Poll Dancing: Activists hoping to prevent passage of ID bill before election | News | Pittsburgh | Pittsburgh City Paper

Poll Dancing: Activists hoping to prevent passage of ID bill before election

"This is a law pushed by people who count votes ... a calculated move to swing elections."

For many Pennsylvanians, acknowledges Paul O'Hanlon, showing a driver's license when they vote wouldn't be a big deal.

"A lot of able-bodied people in this state already have a driver's license and producing it probably wouldn't be a burden," says the staff attorney for the Disability Rights Network of Pennsylvania. "But for people living in nursing homes, or who are physically ill or people who just don't have the wherewithal to get an ID, they're going to suffer the greatest burden."

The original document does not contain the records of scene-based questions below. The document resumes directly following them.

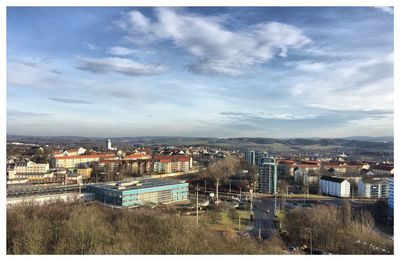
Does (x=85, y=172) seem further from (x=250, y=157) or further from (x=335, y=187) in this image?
(x=335, y=187)

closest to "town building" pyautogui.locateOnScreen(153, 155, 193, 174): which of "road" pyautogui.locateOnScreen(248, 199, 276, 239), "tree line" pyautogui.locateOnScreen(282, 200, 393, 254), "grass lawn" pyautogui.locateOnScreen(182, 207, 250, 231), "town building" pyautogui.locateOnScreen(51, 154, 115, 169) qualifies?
"town building" pyautogui.locateOnScreen(51, 154, 115, 169)

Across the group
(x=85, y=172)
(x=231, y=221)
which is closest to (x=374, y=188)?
(x=231, y=221)

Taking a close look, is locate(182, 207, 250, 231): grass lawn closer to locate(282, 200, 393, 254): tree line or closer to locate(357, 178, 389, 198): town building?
locate(282, 200, 393, 254): tree line

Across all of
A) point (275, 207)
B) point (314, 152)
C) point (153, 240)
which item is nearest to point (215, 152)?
point (314, 152)

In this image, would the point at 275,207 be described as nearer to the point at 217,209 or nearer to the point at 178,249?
the point at 217,209

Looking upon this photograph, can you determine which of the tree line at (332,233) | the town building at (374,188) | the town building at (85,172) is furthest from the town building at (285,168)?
the town building at (85,172)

And under House Bill 934, which would require each voter to present a photo ID at the polls, they may have to shoulder it.

Several states — including Wisconsin, Ohio, Texas and South Carolina — have passed voter-ID bills over the past year. But the passage of Pennsylvania's bill could resonate well beyond the state's borders. The legislation asserts that the changes "shall apply to elections held after September 17, 2012" ... and Pennsylvania is considered a potentially key swing state in President Barack Obama's bid for re-election this November. 

"This is a law pushed by people who count votes," says O'Hanlon, who suspects the bill's Republican sponsors of trying to discourage racial minorities and other traditionally Democratic constituencies from voting. "This is a calculated move to swing elections."


Currently, Pennsylvanians must bring some form of identification — from a driver's license to a utility bill — to vote only if they are using a polling station for the first time. After that, poll workers can check identification by comparing the signature of voters on Election Day to the one on their voter-registration card. But often poll-workers have an additional advantage: "They know their neighbors," says Jeff Garis, field director for Pennsylvania Voice, a statewide coalition of advocacy groups.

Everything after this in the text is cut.